[Opening Passage shown section]

Commanders and leaders
- Ahmed Pasha: Peter Wittgenstein Louis de Langeron Loggin Osipovich Roth Georgi Mamarchev

Strength
- 12,000: 30,000

Casualties and losses
- 3,000 killed and wounded: 7,000 killed and wounded

= Siege of Silistra (1828) =

1829 battle of the Russo-Turkish War (1828–1829)

The siege of Silistra (July 21 – November 8, 1828) was an unsuccessful Russian siege during the Russo-Turkish War, 1828–1829.

== Siege ==

General Roth, who besieged Silistra on July 21, had 10,000 men and 36 cannons under his command. In response to the heavy artillery fire of the Russian side throughout August, the Turkish garrison managed to inflict losses on the besiegers with sortie operations.

On September 11, in order to ensure that the military troops and ammunition reinforcements coming from Shumen could enter the castle, the attack was made with the support of heavy artillery fire from the castle, and 5,000 additional Turkish soldiers and ammunition entered the Silistra castle.

The effective exit from the castle on September 27 cost the Russian army more than 2,000 casualties, compared to the Turkish garrison's loss of 500 soldiers. After heavy losses, the besieging Russian army was reinforced with the 2nd Infantry Corps and 62 siege guns coming from Russian Empire. In this way, the total number of Russian siege troops in front of Silistra reached 25,000 soldiers (30,000 towards the end of the siege). In addition, the Russian army aimed to bring the 3rd Corps, one of the armies besieging Shumen, to Silistra and intensify their attacks and capture the castle as soon as possible, but due to the autumn conditions making the roads increasingly impassable. He could not implement these plans.

Although the Russian army launched a two-day general attack on the castle on November 2, they suffered heavy losses. The surrender offer sent to the castle by the Russian army, who thought that the attack had shaken the Turkish garrison, was also rejected. As a result of the 111-day siege, the Tür garrison suffered approximately 3,000 casualties and the Russian army lost more than 7,000.

Thereupon, in the face of the danger of winter approaching, the Russian army lifted the siege on November 8, 1828, and began to retreat north of Danube towards Wallachia.

[Closing Passage shown section]
[Opening Dataset content section]

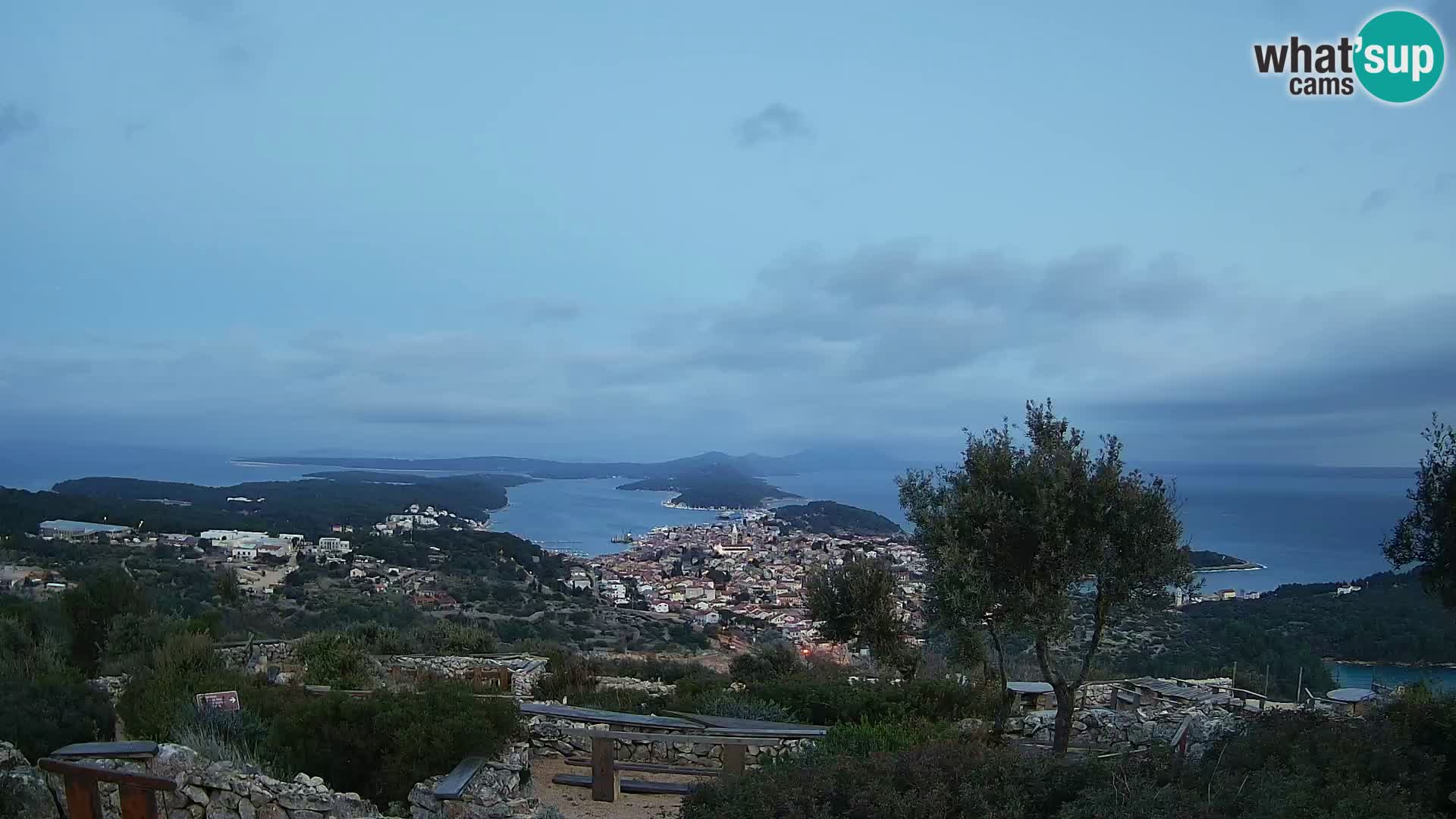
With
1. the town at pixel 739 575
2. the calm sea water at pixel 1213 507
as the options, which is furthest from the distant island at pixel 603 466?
the town at pixel 739 575

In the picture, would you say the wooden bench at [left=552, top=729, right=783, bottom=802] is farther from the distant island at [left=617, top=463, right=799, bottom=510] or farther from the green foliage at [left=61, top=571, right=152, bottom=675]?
the distant island at [left=617, top=463, right=799, bottom=510]

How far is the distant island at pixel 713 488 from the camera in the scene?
3351 inches

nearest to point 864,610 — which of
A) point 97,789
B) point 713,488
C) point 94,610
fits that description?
point 97,789

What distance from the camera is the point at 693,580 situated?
116 ft

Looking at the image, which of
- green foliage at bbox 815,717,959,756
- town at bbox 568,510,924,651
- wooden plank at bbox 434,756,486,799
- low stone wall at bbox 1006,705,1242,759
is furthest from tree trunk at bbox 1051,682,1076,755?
wooden plank at bbox 434,756,486,799

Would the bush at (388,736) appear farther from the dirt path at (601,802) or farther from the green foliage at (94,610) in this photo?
the green foliage at (94,610)

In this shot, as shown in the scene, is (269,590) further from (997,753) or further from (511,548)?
(997,753)

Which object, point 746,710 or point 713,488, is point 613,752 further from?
point 713,488

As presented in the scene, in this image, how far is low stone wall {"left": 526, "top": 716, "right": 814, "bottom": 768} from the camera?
847cm

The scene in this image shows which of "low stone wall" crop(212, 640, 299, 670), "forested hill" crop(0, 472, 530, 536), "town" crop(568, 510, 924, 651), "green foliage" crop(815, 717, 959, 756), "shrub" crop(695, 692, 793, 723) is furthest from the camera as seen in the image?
"forested hill" crop(0, 472, 530, 536)

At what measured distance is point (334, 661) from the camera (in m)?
12.2

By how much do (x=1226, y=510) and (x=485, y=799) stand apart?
40.3m

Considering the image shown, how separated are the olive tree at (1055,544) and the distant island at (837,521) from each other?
113 ft

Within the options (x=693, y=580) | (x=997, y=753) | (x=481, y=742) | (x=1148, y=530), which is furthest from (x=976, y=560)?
(x=693, y=580)
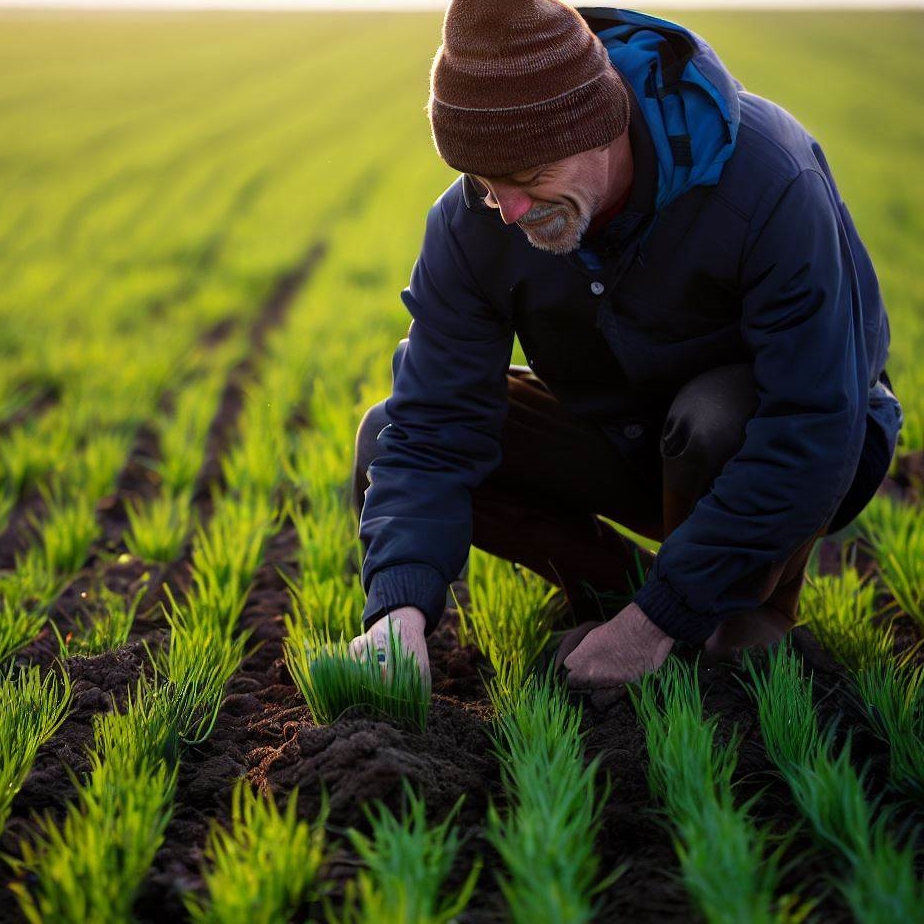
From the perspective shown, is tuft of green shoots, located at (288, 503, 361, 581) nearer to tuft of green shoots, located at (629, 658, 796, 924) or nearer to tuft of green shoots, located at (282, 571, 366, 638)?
tuft of green shoots, located at (282, 571, 366, 638)

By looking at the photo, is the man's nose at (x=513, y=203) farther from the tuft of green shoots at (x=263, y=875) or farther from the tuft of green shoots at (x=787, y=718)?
the tuft of green shoots at (x=263, y=875)

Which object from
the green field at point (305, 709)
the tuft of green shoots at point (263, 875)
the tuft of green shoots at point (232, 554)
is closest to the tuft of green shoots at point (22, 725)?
the green field at point (305, 709)

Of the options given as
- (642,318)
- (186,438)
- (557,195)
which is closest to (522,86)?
(557,195)

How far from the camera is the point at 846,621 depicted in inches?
95.7

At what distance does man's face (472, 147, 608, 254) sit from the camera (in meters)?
1.95

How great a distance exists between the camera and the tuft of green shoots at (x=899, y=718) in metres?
1.79

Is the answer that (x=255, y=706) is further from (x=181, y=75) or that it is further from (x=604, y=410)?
(x=181, y=75)

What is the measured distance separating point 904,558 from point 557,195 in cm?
130

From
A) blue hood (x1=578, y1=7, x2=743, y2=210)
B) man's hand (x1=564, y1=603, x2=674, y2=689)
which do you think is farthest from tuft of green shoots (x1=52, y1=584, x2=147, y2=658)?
blue hood (x1=578, y1=7, x2=743, y2=210)

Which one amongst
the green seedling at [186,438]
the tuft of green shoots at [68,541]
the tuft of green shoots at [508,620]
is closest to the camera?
the tuft of green shoots at [508,620]

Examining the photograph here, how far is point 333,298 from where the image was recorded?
24.7ft

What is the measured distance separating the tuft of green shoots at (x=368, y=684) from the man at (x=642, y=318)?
0.07 meters

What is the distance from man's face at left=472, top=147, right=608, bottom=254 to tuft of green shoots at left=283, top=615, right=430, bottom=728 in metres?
0.72

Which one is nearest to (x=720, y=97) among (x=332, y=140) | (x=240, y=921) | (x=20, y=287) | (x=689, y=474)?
(x=689, y=474)
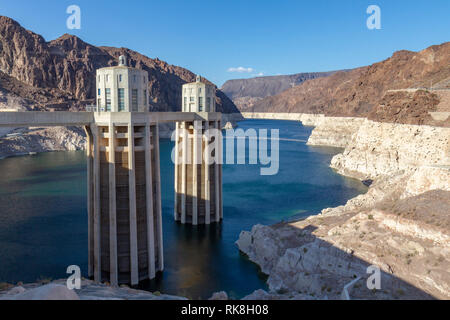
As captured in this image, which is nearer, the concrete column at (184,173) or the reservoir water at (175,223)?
the reservoir water at (175,223)

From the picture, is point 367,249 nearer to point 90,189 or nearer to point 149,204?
point 149,204

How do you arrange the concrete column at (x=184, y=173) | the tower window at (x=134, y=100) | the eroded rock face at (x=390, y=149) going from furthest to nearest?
the eroded rock face at (x=390, y=149), the concrete column at (x=184, y=173), the tower window at (x=134, y=100)

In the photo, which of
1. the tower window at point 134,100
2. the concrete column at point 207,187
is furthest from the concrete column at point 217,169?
the tower window at point 134,100

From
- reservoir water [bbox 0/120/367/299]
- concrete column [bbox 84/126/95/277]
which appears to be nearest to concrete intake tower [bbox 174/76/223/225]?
reservoir water [bbox 0/120/367/299]

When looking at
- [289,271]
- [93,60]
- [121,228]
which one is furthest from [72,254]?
[93,60]

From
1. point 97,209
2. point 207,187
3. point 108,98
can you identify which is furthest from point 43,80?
point 97,209

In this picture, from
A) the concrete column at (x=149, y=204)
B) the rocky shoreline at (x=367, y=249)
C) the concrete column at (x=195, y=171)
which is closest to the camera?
the rocky shoreline at (x=367, y=249)

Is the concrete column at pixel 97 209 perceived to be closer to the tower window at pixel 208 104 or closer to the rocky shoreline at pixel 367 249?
the rocky shoreline at pixel 367 249

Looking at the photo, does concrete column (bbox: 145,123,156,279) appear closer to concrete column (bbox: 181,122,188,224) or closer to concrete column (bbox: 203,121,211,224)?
concrete column (bbox: 181,122,188,224)
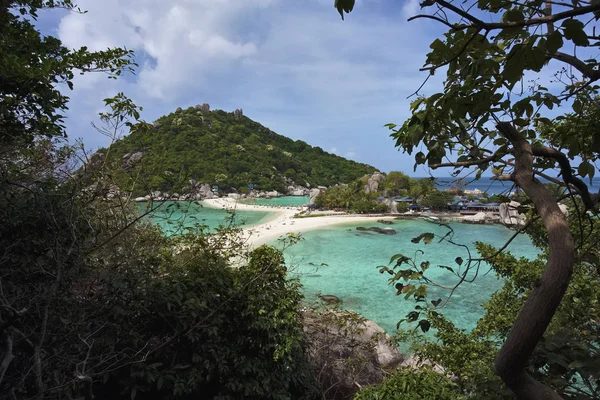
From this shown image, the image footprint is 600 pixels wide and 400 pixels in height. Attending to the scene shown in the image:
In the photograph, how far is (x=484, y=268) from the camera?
15250mm

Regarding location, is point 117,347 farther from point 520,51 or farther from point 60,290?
point 520,51

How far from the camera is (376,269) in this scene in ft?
53.7

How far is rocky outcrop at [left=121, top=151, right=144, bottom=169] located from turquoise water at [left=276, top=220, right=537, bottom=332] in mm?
2474

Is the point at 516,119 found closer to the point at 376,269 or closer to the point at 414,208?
the point at 376,269

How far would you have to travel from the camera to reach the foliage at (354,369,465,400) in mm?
2953

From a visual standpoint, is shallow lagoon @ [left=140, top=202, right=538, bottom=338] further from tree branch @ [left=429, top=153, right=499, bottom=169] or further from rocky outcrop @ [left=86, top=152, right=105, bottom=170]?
tree branch @ [left=429, top=153, right=499, bottom=169]

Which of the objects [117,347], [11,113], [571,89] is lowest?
[117,347]

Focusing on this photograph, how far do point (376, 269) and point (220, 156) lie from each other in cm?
1229

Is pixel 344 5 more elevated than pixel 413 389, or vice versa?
pixel 344 5

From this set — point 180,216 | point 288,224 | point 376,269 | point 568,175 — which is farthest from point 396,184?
point 568,175

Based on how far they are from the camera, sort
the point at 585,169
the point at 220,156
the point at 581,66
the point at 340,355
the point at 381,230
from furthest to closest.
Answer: the point at 381,230, the point at 220,156, the point at 340,355, the point at 585,169, the point at 581,66

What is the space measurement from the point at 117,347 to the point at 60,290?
0.80m

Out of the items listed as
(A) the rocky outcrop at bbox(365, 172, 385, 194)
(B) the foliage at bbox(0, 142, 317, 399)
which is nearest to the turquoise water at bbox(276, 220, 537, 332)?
(B) the foliage at bbox(0, 142, 317, 399)

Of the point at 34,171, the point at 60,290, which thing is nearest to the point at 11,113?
the point at 34,171
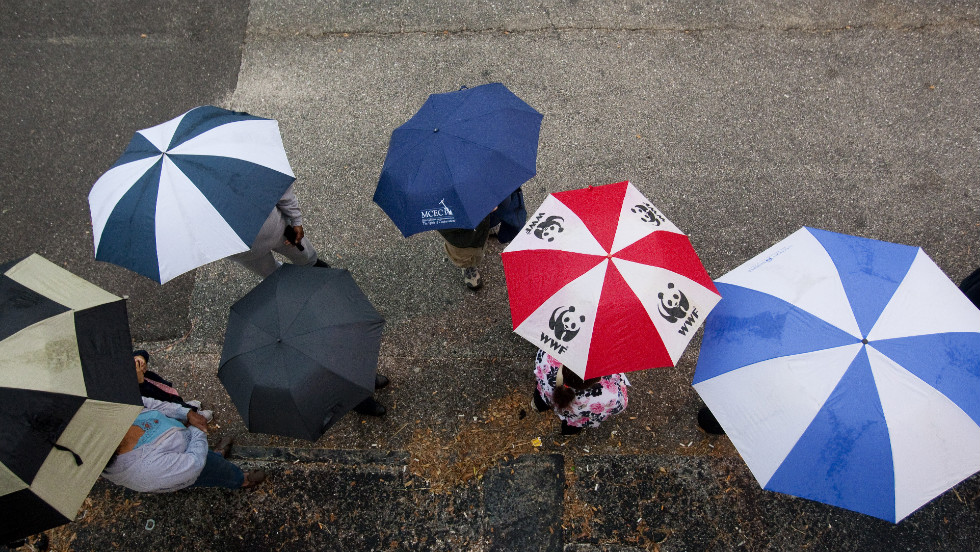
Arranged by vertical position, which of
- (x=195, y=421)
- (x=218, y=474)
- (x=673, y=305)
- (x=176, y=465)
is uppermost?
(x=673, y=305)

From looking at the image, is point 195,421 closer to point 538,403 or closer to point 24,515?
point 24,515

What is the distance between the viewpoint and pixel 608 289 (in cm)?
266

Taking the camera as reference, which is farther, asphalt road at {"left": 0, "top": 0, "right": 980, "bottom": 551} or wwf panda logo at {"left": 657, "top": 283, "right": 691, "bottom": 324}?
asphalt road at {"left": 0, "top": 0, "right": 980, "bottom": 551}

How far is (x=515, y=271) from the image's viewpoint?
2910 mm

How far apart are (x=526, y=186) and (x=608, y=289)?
7.82 feet

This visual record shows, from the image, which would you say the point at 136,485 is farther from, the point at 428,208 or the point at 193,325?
the point at 428,208

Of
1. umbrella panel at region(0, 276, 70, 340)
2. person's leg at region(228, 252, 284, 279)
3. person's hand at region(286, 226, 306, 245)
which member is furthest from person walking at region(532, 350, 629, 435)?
umbrella panel at region(0, 276, 70, 340)

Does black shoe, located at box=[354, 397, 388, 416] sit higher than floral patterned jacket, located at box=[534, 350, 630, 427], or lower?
lower

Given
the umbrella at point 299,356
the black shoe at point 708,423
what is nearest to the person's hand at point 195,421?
the umbrella at point 299,356

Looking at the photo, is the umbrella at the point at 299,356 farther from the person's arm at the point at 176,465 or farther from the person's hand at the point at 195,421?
the person's hand at the point at 195,421

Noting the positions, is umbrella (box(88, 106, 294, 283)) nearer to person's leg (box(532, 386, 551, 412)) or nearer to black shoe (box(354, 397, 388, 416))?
black shoe (box(354, 397, 388, 416))

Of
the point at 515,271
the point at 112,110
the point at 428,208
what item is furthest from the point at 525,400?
the point at 112,110

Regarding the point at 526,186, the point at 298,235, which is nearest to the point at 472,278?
the point at 526,186

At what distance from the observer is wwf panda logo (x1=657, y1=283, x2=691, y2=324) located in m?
2.68
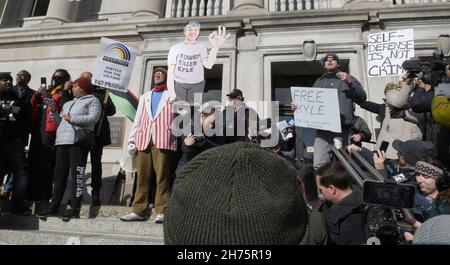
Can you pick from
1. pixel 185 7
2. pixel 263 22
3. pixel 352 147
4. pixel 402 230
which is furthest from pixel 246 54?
pixel 402 230

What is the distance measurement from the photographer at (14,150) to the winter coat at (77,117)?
0.57m

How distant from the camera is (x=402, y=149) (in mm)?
4051

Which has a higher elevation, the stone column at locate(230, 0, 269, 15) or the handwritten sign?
the stone column at locate(230, 0, 269, 15)

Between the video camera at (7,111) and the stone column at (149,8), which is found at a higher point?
the stone column at (149,8)

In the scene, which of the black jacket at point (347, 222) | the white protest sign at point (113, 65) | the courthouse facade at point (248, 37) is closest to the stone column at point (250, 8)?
the courthouse facade at point (248, 37)

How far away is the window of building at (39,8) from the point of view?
13.1 meters

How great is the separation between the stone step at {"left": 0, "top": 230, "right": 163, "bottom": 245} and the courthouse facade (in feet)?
15.8

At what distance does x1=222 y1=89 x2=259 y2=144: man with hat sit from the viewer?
184 inches

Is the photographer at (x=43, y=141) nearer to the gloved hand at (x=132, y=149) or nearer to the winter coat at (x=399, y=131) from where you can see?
the gloved hand at (x=132, y=149)

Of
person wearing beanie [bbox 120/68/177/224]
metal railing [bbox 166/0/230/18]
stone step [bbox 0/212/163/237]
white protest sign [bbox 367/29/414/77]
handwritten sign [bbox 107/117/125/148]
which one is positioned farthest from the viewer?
metal railing [bbox 166/0/230/18]

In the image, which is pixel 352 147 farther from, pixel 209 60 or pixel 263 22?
pixel 263 22

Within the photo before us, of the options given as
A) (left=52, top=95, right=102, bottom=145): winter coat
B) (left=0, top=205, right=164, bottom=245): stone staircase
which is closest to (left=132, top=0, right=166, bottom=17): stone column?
(left=52, top=95, right=102, bottom=145): winter coat

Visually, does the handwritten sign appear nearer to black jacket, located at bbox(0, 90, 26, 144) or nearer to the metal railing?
the metal railing

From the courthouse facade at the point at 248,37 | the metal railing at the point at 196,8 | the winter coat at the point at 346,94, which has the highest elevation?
the metal railing at the point at 196,8
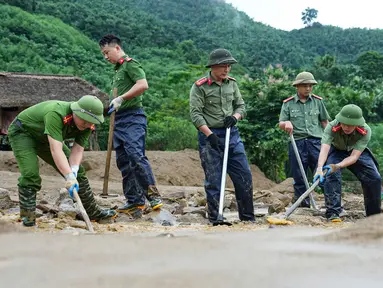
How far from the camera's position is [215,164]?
5902mm

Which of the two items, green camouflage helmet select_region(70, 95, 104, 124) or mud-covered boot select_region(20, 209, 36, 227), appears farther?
mud-covered boot select_region(20, 209, 36, 227)

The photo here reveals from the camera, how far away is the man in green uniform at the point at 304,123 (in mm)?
7672

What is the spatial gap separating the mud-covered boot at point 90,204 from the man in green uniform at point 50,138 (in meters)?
0.01

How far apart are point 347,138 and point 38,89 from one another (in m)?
11.7

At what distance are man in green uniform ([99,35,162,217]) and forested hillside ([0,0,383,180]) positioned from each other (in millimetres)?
8132

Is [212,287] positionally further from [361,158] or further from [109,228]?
[361,158]

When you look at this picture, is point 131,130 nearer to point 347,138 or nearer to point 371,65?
point 347,138

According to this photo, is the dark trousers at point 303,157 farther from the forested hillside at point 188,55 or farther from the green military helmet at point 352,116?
the forested hillside at point 188,55

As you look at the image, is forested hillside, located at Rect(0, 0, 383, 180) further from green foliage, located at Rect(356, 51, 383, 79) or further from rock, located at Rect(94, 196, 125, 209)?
rock, located at Rect(94, 196, 125, 209)

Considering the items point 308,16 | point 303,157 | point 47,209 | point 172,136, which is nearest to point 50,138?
point 47,209

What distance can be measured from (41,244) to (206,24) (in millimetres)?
69145

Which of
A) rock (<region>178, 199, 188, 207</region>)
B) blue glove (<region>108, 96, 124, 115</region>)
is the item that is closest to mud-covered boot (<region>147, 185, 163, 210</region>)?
blue glove (<region>108, 96, 124, 115</region>)

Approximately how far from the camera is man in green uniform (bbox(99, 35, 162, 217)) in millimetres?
6246

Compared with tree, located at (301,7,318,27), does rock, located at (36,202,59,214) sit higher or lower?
lower
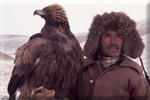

[Closing Dataset content section]

__Exercise set__:
1/ According to the passage on the siege of Silistra, why did the Russian army lift the siege on November 8, 1828?
2/ In the passage on the siege of Silistra, rewrite the text between "The siege of" and "with sortie operations.", inclusive, substituting "guns" for "cannons".

__Answers given__:
1/ The Russian army lifted the siege because of the danger of approaching winter. It then began to retreat north of the Danube toward Wallachia.

2/
The siege of Silistra (July 21 – November 8, 1828) was an unsuccessful Russian siege during the Russo-Turkish War, 1828–1829.

== Siege ==

General Roth, who besieged Silistra on July 21, had 10,000 men and 36 guns under his command. In response to the heavy artillery fire of the Russian side throughout August, the Turkish garrison managed to inflict losses on the besiegers with sortie operations.